Nacida en Roma el 15 de diciembre de 1930, en el seno de una familia profundamente cristiana, cultivó  una especial unión con Cristo y la virgen María a quien llamaba cariñosamente «mammina». De hecho, Nennolina dejó un rico legado de cartas dirigidas a Jesús y a su Madre con un lenguaje sencillo, pero profundo, de calada riqueza espiritual. Así, en algunas de sus cartas dice, por ejemplo: «Jesús, dame la gracia de morir antes de cometer un pecado mortal». Y las últimas las firmó siempre «Antonietta y Jesús». Por su fe profunda fue inscrita, a los 4 años, en la Acción Católica.
 
Cuando en 1936 le amputaron una pierna, la mamá de Nennolina le dijo: «Hija, tú dijiste que si Jesús quería tu mano, tú se la darías. Ahora te ha pedido que le des tu pierna», a lo que ella respondió: «Le he dado mi pierna a Jesús».
 
¿Su testimonio mayor? Una enfermedad vivida en la fe, ofreciendo sus padecimientos a Dios por la conversión de los pecadores, que la llevó a la muerte el 3 de julio 1937. «Todos sus dolores los ofrecía.
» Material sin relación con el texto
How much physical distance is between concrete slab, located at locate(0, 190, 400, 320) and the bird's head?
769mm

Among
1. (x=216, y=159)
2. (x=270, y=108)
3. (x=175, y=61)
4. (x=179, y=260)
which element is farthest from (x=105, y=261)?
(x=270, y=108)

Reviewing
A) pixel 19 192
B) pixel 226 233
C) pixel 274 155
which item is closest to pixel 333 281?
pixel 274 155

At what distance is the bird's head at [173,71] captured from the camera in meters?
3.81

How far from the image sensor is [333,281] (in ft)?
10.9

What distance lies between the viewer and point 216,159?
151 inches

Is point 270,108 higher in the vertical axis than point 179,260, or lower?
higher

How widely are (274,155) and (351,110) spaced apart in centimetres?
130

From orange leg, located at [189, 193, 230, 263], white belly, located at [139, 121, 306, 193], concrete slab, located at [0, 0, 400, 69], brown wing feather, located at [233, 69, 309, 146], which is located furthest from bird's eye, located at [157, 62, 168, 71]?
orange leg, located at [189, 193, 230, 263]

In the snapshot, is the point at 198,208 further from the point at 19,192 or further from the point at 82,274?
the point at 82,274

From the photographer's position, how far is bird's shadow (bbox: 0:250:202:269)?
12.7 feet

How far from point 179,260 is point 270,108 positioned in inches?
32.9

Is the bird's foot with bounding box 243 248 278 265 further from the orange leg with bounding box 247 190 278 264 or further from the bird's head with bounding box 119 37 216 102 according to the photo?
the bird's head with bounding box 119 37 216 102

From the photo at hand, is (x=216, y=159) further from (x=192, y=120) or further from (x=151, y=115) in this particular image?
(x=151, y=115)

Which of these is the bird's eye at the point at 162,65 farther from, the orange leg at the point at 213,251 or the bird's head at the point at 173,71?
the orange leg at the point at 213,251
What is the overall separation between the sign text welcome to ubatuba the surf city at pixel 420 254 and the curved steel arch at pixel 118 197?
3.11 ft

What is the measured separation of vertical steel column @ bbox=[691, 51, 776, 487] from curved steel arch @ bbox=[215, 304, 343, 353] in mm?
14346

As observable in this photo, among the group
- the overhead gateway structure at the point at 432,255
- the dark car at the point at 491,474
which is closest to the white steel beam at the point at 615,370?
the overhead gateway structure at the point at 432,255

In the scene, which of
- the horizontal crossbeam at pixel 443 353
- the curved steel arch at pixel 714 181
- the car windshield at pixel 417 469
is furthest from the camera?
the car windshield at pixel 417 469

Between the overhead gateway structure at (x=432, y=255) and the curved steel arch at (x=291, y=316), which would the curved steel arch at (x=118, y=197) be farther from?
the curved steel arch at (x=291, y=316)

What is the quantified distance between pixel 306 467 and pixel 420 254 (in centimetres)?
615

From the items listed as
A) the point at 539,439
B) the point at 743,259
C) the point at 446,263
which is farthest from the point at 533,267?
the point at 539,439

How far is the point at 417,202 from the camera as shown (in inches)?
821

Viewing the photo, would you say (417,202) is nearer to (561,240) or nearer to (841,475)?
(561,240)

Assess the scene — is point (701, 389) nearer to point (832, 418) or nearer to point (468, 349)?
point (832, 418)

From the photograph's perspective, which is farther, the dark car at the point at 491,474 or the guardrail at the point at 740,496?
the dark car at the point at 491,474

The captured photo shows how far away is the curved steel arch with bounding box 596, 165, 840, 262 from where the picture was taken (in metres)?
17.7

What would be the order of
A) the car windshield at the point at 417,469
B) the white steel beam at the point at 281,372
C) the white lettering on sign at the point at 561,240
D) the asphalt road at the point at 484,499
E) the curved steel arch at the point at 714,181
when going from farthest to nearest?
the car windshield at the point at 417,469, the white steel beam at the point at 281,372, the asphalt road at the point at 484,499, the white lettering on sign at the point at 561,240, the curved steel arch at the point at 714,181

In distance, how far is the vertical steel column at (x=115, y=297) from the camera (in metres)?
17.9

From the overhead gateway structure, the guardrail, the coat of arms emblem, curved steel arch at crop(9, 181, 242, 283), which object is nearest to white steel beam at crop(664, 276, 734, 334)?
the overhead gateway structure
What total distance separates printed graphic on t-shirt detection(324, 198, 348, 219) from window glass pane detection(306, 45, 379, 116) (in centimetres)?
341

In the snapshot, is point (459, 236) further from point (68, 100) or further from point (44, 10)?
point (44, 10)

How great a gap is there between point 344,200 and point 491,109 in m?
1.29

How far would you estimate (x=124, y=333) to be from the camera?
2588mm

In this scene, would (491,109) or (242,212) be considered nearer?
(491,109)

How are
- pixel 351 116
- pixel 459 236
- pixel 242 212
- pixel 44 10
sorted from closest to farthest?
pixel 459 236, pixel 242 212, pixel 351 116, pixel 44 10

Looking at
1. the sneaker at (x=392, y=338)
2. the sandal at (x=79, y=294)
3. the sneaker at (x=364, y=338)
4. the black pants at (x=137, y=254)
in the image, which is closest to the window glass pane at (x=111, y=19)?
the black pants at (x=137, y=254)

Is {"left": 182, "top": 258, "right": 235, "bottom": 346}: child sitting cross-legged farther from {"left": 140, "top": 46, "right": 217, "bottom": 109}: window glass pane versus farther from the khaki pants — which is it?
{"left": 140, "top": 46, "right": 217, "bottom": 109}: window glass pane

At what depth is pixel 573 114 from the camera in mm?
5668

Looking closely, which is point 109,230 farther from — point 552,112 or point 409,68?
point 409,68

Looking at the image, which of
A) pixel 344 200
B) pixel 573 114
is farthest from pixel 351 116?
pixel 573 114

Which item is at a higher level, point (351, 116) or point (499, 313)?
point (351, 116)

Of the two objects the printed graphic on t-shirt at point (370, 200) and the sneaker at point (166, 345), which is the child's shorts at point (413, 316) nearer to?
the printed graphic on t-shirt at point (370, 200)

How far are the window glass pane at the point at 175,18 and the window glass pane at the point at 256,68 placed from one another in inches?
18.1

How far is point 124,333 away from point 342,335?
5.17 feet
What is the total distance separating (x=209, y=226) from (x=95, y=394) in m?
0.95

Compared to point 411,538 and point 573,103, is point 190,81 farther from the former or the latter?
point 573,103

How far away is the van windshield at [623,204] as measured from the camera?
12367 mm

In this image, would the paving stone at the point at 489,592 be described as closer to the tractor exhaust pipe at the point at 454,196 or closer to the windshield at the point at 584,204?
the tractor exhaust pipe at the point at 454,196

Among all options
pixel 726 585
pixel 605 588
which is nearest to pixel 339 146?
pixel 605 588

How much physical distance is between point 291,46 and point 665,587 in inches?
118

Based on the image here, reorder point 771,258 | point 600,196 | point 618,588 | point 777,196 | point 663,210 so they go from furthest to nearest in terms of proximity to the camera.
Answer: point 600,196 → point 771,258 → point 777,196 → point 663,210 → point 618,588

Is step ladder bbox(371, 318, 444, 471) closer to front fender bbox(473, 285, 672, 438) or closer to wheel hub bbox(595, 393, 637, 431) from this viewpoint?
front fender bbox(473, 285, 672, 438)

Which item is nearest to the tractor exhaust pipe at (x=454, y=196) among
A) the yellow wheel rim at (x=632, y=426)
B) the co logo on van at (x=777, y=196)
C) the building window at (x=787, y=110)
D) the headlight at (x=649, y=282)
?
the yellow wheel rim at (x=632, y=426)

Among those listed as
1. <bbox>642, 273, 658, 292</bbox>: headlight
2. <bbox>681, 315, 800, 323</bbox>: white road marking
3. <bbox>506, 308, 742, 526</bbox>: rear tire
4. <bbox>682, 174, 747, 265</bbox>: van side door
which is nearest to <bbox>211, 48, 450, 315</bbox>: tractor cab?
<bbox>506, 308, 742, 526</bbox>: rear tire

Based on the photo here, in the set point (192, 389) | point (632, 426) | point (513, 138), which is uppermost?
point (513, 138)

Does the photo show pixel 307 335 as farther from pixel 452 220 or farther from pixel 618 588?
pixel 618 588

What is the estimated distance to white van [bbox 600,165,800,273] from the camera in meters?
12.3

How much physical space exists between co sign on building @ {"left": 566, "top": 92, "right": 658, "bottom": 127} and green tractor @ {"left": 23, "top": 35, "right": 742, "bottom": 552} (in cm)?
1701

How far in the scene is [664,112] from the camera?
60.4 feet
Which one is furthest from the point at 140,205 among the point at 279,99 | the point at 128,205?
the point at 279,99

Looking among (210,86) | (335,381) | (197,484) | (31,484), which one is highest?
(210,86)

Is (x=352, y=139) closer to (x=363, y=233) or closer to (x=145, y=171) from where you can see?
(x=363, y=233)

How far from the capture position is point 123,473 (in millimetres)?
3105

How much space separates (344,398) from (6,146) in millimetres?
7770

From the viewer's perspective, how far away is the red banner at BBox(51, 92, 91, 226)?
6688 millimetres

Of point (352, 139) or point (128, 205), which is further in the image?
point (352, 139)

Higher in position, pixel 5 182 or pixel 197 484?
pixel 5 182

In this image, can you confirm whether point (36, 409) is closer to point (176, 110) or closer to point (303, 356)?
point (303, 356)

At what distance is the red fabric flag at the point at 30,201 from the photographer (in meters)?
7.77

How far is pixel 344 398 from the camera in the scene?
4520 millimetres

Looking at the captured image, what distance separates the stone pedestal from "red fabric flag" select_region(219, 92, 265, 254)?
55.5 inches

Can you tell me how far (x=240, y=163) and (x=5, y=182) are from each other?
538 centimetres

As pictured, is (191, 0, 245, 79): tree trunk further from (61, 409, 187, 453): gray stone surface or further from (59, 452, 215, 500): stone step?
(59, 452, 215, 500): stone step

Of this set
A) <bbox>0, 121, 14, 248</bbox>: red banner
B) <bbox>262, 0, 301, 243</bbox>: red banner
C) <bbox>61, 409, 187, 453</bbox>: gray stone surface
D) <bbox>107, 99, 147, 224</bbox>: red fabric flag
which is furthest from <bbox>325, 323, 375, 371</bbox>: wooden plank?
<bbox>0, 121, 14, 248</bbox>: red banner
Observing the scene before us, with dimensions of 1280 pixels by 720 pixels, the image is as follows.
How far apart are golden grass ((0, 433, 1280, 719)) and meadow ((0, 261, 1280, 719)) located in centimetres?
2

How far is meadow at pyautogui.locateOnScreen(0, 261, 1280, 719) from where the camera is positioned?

Hasta el punto de que, cuando se cumplió un año de la amputación, ella lo celebró muy contenta, porque era un año de ofrecimiento a Jesús», declaró Margarita, hermana de Nennolina, a la agencia Zenit (cf. 23.02.2009). En su última carta antes de morir escribió a Jesús con estas palabras: «Yo te doy las gracias porque tú me has mandado esta enfermedad, pues es un medio para llegar al paraíso».
 
Otro caso de vida es el de María del Pilar Cimadevilla López Dóriga, Pilina, una niña madrileña quien también ofreció su enfermedad y oraciones, aunque ella concretamente por las misiones. Por ese motivo se le conoce como la «niña misionera» y su causa de beatificación ya esta incoada.
 
¿Y sólo niñas? No, también hay varoncitos valientes e incluso prestos al martirio por causa de su fe.
 
«¡Mi general, aquí está mi caballo: sálvese usted, aunque a mí me maten! Yo no hago falta, y usted sí». Fueron las palabras de José Luis Sánchez a un general mexicano que luchó contra la persecución cristiana en México.
 
Con apenas 13 años, José Luis se enroló en las filas del ejército cristero. Capturado por las fuerzas del gobierno persecutor, le cortaron las plantas de los pies y lo obligaron a caminar por las calles de su pueblo, Sahuayo, hasta el cementerio. Ahí le dieron la oportunidad de continuar viviendo si renegaba de su fe. ¿La respuesta? «¡Viva Cristo Rey!».  Y murió mártir. Fue beatificado el 20 de noviembre de 2005.
 
Las historias de estos héroes de carne y hueso podrían seguir. Sus vidas, que hoy son un patrimonio de la Iglesia abierto al mundo, llevan nuestros ojos a Dios y nos estimulan a imitar las virtudes. La santidad es contagiosa y los santos ayudan a generar más santos; animan a seguir, en definitiva, las huellas de Cristo porque ellos nos hacen más creíble la Palabra de Dios y el Evangelio.